My life began when I was 21 years old. I’ll never forget being at that facility, and my parents having a family meeting with my therapist (who I still call every year). That therapist saved my life. My mom and dad asked, “Well, what’s his problem?”
He said, “Everything.”
I was like, “What? Dude. Who the… what are you talking about? What do you mean everything?”
That’s when it started. I was 21 years old. I thought my life was completely over. It was the people in the rooms of the fellowships. It was also my friends Justin and John– the friends I had grown up with that were not in recovery, but knew that I was using and stopped hanging out with me. When I came home from treatment, things got better. They didn’t trust me right away, but you know what? My birthday is July 30, so I turned 22 on July 30. The first thing I wanted to do (because I was out of treatment) was shoot pool at the pub.
At that point, I really don’t have any friends in recovery, just because I was brand new, and Justin and John and my friend Jimmy and Mikey wouldn’t go with me. They said, “No.” It was a Friday night, and they couldn’t. They said, “No, dude. We’re going to hang out with you at home, and we’re going to show you that we love you, and we’re friends with you, and just because we can do it, and you can’t, doesn’t mean we can’t hang. We want to be here to support you, too.” It was the people outside of the rooms that supported me just as much as the ones inside.

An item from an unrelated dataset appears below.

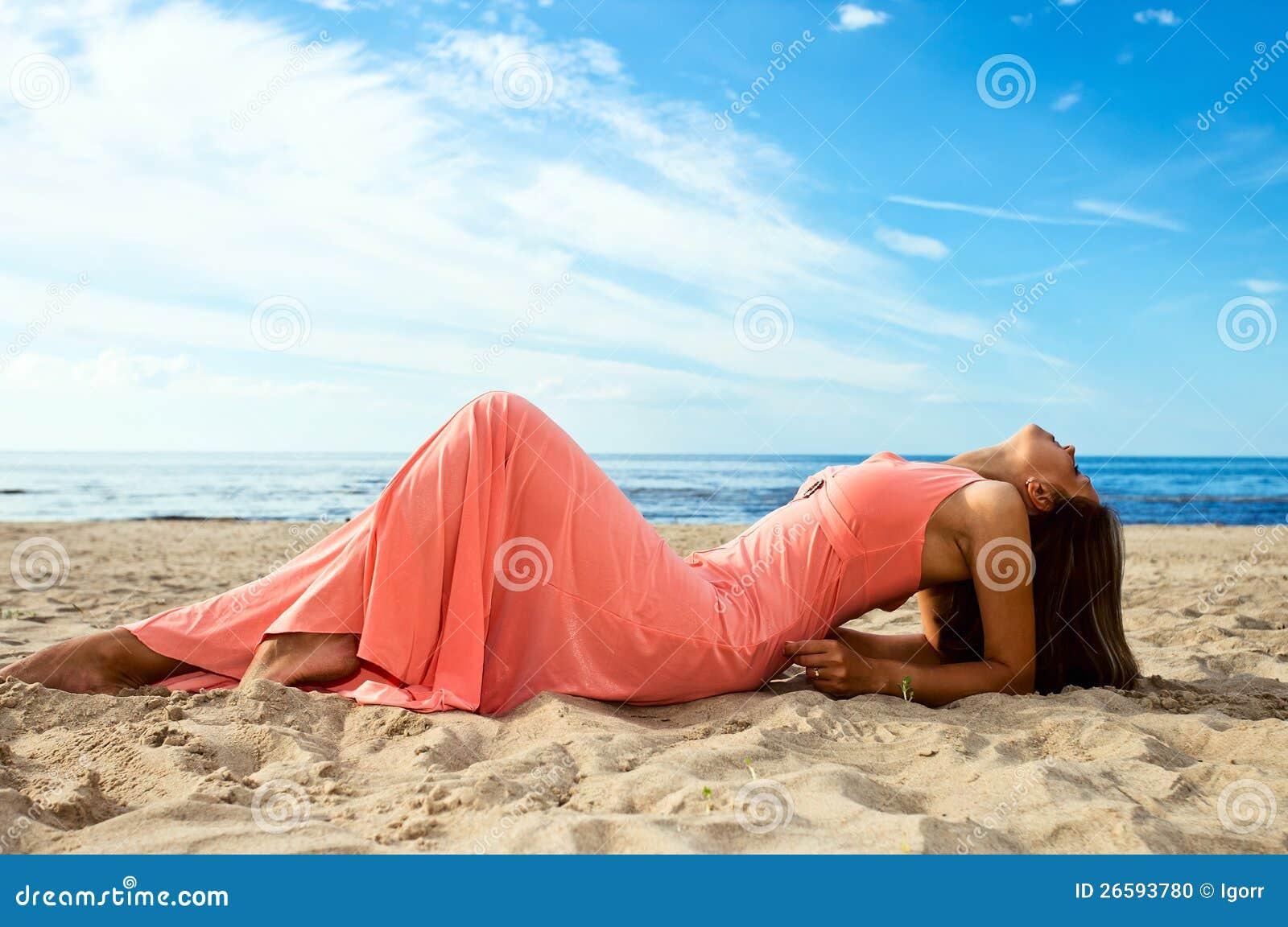 Красивые девушки на берегу в розовом платье пьяные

There’s too many deaths out there. There’s too many things that are occurring. I’m here to help in any fashion. I’m here to show you that there’s a meeting at Foggy Bottom on Thursday nights. I’m here to show you that there’s a meeting at the Westside Club over on Wisconsin in Georgetown. I’m here to let you know that if you need a medical detox, there’s different avenues within this area and across the entire country. You can get introduced to this, but first and foremost, I’m also a big believer in prevention at the high school and adolescent level and the fraternal level.

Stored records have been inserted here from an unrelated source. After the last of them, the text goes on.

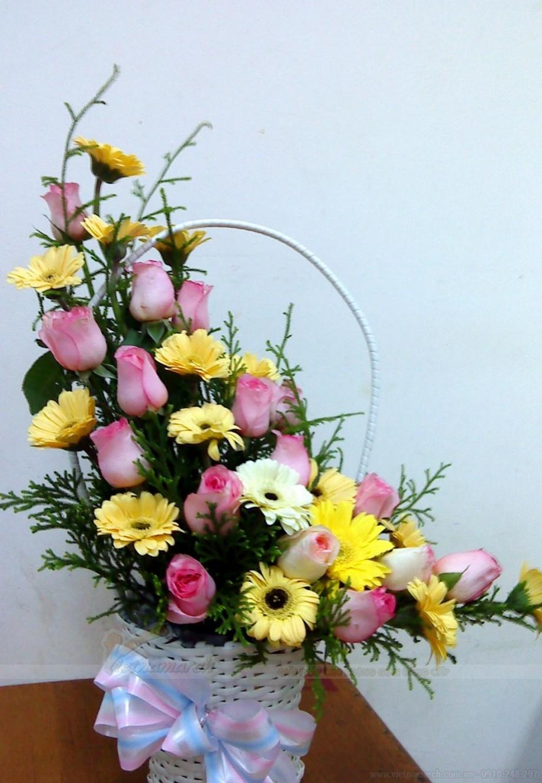 Ảnh cắm hoa bàn thờ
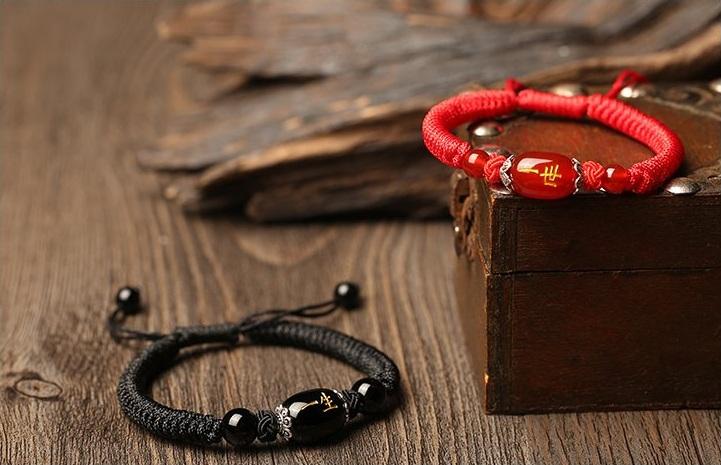 红绳玛瑙手链
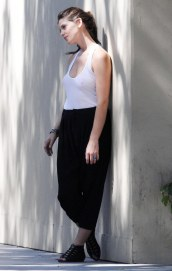 Ashley_Greene_on_a_Photo_Shoot_in_west_Hollywood_me_10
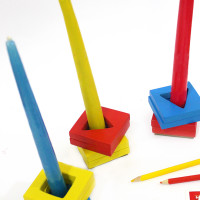 DIY candle holders with building blocks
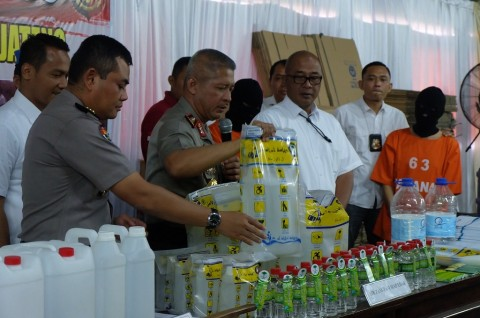 Polda Jateng Ungkap Pemalsuan Air Zam-zam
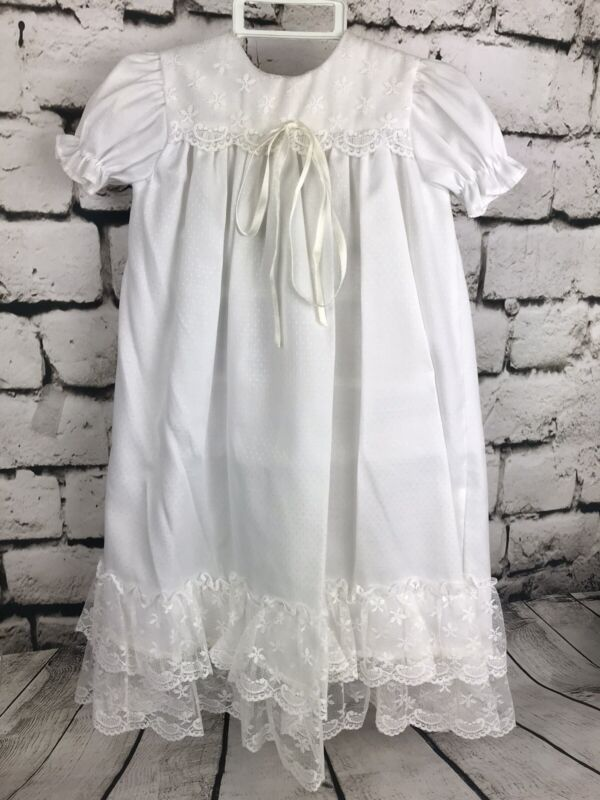 Beautiful Vintage Classic Baby Christening Gown w/ Lace ~ Long Infant Dress 0-6M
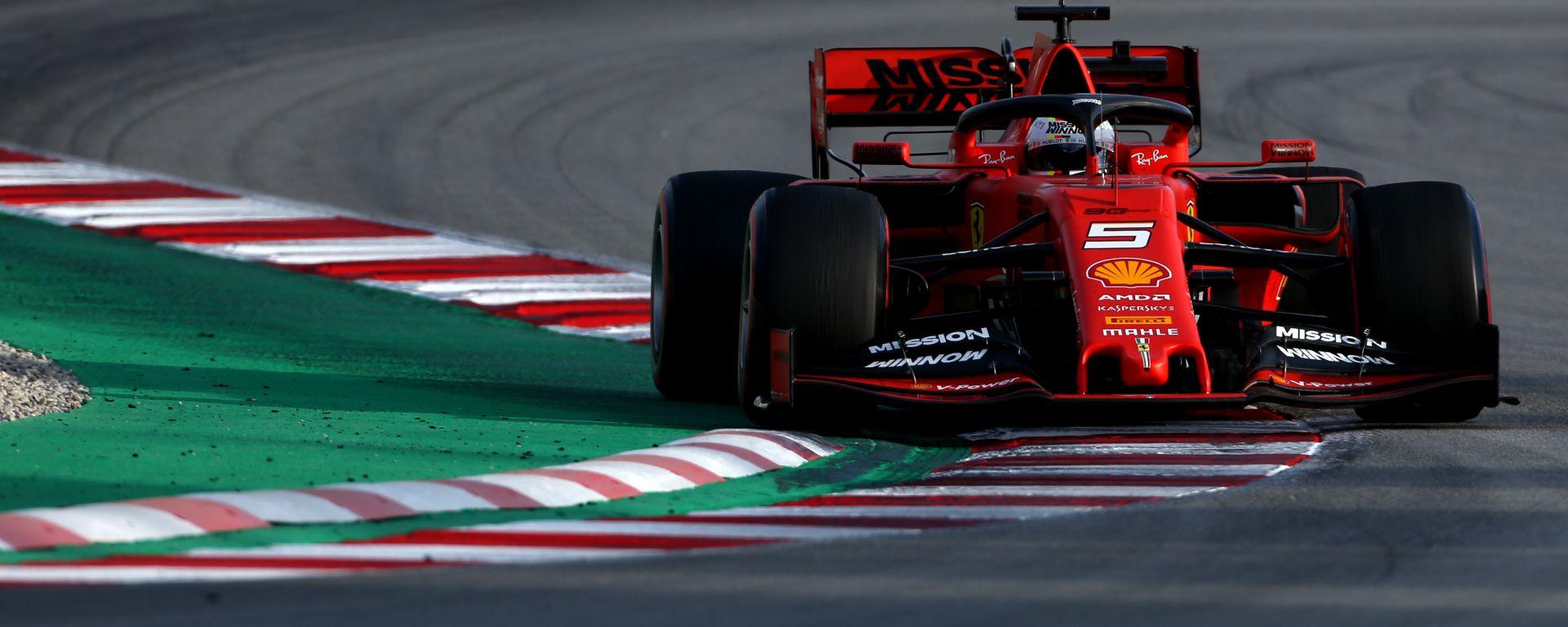 Sebastian Vettel alla guida della SF90 durante i test F1 Barcellona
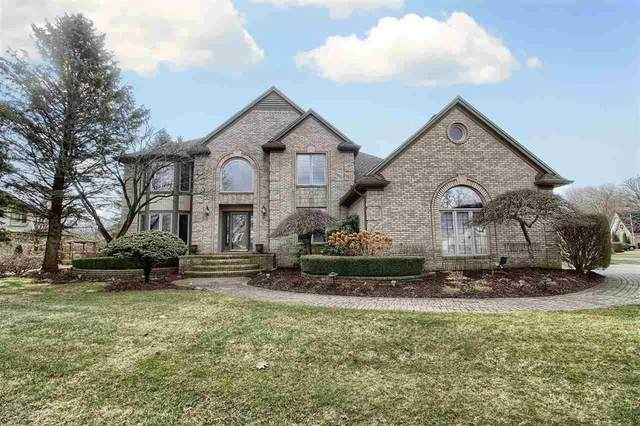14462 Stratford Court, Shelby Twp, MI 48315 (#58050009023) :: Alan Brown Group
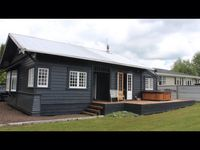Stunning views of Ruapehu, this sunny little villa has a quaint charm with everything we needed.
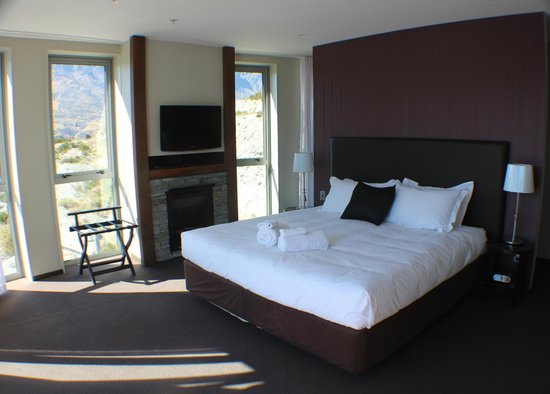 Queenstown Village Apartments: main bedroom, nice to cozy up in front of the fire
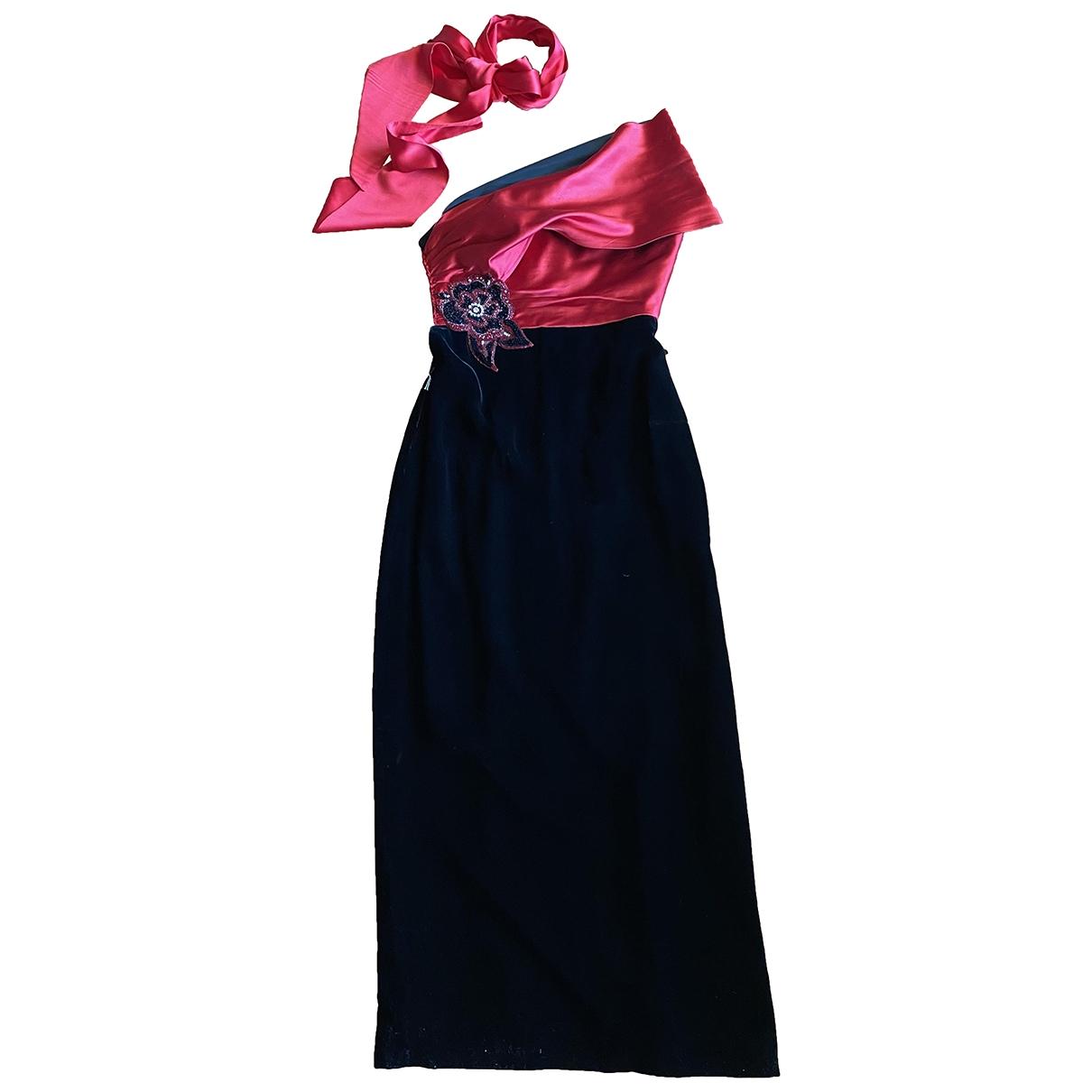 Nina Ricci \N Kleid in  Rot Seide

You hear things like “Recovery is beyond my wildest dreams.” The fact is that I can now actually be in the same room as my father for about an hour, or even a whole weekend and not argue one time, and smile and laugh and call him now for life advice, for girlfriend advice, for all the unconditional love that I had been searching for my entire life. That was all because of my recovery. I used to keep people at arms’ length, and since I’ve been in recovery I’ve been able to put my arm down a little bit and allow people to come in and allow my family to be there, and to allow my family to love me.
There’s one thing that I always say, too: I can ask for help, but I have to be willing to accept the help. I can ask for love, but I have to be willing to accept the love, right? We can’t just want these things, we have to be willing to put an action into it, to accept it, and reciprocate it, like being a part of a healthy relationship, platonically or romantically.
These are things that I’ve been able to experience since I’ve been in recovery: commitment, continuing with an employer, continuing with a friendship, continuing with school, like finishing and completing things. Those are things that sometimes are not always discussed, because people want to think about their property, or their prestige, but life is not about those things.
Now, if we all engage in healthy relationships, if we love one another, if we share, if we help the next person, if we share our story, if we’re just there to listen, then that positive action goes longer than you’ll ever know. We have to let people out there know that we continue to struggle, but that it’s okay. We’re here for you. We’re here like the people who were here before us.